The state's School Performance Profiles (SPPs), released earlier this month, show that cyber charters remain among the very lowest-scoring public schools in the commonwealth. Based on analysis by Research for Action (RFA), all 14 cyber charters had scores that fell in the lowest 21 percent of nearly 3,000 Pennsylvania public schools. In fact, more than half of the state's cyber charters fell in the bottom three percent of all schools statewide. Not one had an SPP score of 70 or above - the state's basic threshold for satisfactory school performance.

SPP scores are heavily dependent on standardized test scores - which are certainly not a definitive measure of school performance. Unfortunately, efforts to assess cyber charters against other metrics are constrained by weak, inconsistent reporting by both the sector and the state.

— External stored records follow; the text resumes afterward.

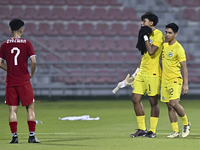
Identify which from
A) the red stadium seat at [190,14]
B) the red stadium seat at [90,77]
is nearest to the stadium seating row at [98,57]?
the red stadium seat at [90,77]

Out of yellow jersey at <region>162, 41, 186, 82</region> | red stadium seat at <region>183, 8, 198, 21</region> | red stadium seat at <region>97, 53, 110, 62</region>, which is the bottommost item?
yellow jersey at <region>162, 41, 186, 82</region>

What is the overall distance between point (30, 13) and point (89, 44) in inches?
138

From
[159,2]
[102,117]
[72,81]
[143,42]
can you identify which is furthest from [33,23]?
[143,42]

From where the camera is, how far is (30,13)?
22016 mm

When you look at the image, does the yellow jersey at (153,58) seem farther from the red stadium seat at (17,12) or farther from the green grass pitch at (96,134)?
the red stadium seat at (17,12)

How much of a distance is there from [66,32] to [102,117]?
1083 cm

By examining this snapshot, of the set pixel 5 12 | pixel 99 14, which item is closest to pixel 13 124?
pixel 99 14

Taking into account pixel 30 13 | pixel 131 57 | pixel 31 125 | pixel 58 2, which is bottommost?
pixel 31 125

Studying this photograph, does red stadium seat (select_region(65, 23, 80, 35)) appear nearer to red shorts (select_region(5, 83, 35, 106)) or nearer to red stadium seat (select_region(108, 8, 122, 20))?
red stadium seat (select_region(108, 8, 122, 20))

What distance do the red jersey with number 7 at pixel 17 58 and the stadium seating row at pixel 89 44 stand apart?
1443 cm

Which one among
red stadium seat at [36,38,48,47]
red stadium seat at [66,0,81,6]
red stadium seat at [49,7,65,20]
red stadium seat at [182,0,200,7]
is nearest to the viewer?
red stadium seat at [36,38,48,47]

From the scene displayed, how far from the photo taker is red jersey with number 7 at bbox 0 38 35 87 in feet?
20.4

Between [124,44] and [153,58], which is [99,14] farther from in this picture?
[153,58]

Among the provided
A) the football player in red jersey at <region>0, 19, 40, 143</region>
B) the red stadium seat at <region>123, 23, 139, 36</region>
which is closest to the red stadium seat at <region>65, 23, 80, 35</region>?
the red stadium seat at <region>123, 23, 139, 36</region>
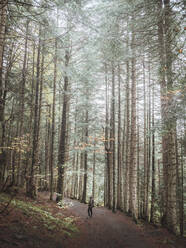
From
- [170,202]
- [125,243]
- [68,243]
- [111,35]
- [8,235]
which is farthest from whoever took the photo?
[111,35]

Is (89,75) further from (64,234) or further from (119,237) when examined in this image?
(119,237)

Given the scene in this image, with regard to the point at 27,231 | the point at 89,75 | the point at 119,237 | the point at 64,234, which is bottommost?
the point at 119,237

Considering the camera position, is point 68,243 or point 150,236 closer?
point 68,243

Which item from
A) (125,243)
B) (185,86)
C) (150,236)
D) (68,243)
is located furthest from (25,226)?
(185,86)

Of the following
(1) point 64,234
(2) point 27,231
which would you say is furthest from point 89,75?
(2) point 27,231

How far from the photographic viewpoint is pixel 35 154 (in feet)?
31.2

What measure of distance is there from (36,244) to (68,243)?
1.60 metres

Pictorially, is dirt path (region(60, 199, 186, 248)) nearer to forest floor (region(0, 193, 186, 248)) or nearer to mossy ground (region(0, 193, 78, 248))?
forest floor (region(0, 193, 186, 248))

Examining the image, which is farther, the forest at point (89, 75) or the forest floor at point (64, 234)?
the forest at point (89, 75)

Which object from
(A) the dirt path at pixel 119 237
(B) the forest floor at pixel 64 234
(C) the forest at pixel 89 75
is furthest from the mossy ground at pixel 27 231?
(C) the forest at pixel 89 75

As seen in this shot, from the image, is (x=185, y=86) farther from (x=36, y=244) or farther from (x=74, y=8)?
(x=36, y=244)

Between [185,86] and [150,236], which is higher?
[185,86]

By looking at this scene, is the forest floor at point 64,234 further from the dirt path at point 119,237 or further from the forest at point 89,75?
the forest at point 89,75

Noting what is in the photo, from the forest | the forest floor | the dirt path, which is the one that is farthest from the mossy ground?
the forest
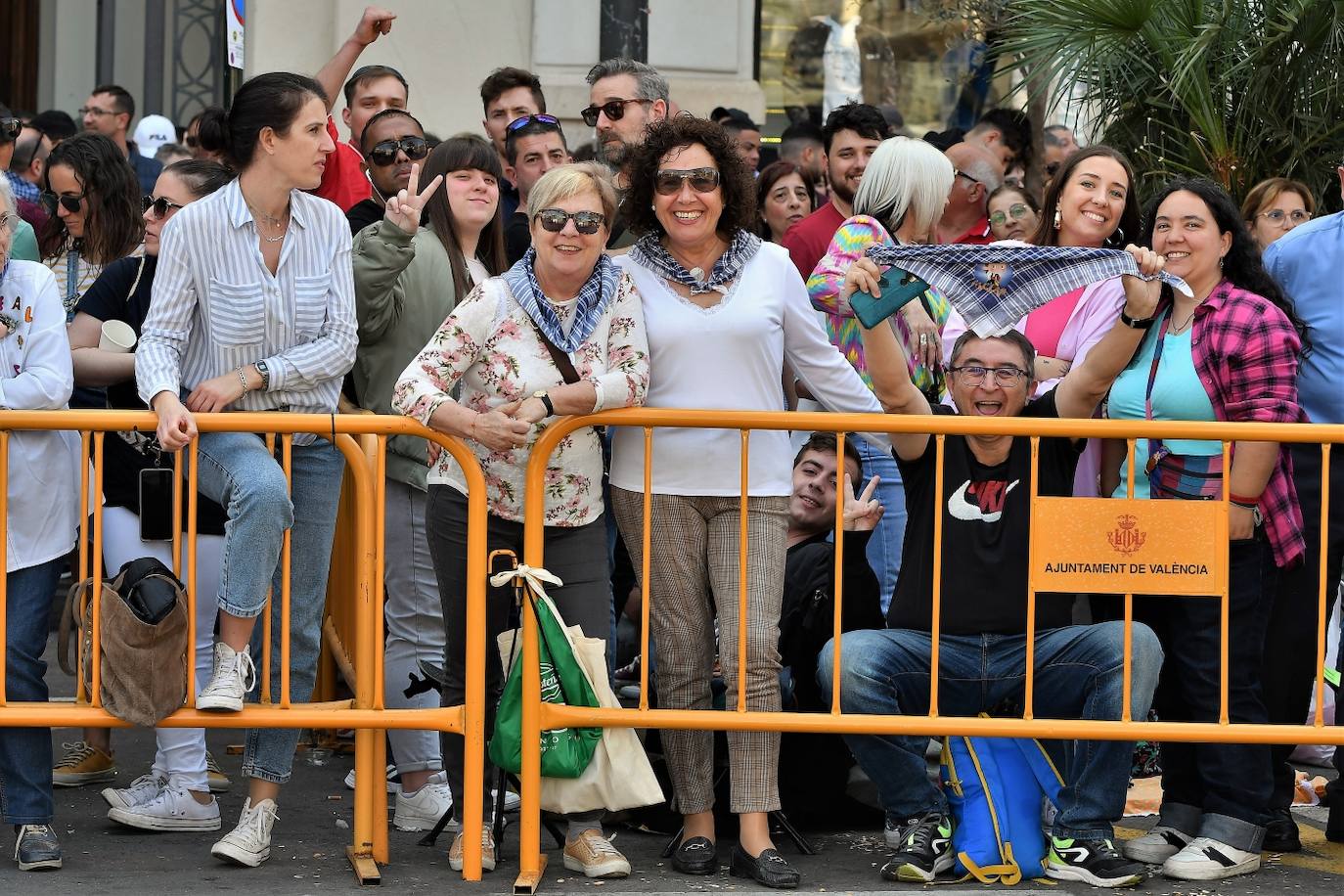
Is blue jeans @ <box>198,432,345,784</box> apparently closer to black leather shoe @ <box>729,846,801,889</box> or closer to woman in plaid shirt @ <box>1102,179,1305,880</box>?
black leather shoe @ <box>729,846,801,889</box>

For example, last year, RFA attempted to analyze cyber charters' student transfer rates, considering the significant link between student transience and academic outcomes. However, our analysis was hampered because basic information on transfers was available for just five of 13 cyber charters operating that school year. More recent efforts to update this limited analysis hit a dead end because no similar publicly available data exists for any cyber charter for the 2013-14 school year.

This is just one case of the general lack of transparency surrounding cyber charters. In a report released earlier this year, Auditor General Eugene DePasquale critiqued the availability and quality of charter-school reporting; the state's failure to verify the limited reporting that does occur; and repeated cases of reports cobbled together through "copy and paste" from earlier documents.

In spite of these red flags, cyber charters continue to benefit handsomely from the state's funding structure. The current funding scheme doesn't distinguish between brick-and-mortar and cyber schools, and cyber funding far exceeds instructional costs. During 2013, public funding for cyber charters topped $360 million - at least $105 million of which could have been recovered under a more rational funding system, according to the state's former Auditor General Jack Wagner.

From every standpoint - academic, financial, and quality of oversight - there is ample evidence that Pennsylvania's cyber charters are falling far short of expectations. Meanwhile, state policymakers have failed to pass meaningful reforms: a report earlier this year by the National Education Policy Center found that 33 separate reform proposals have either failed or stalled out.

The legislature has a long to-do list when it reconvenes in early 2015. Cyber-charter reform should be right at the top. In the meantime, the state ought to exercise caution concerning any further expansion of the sector.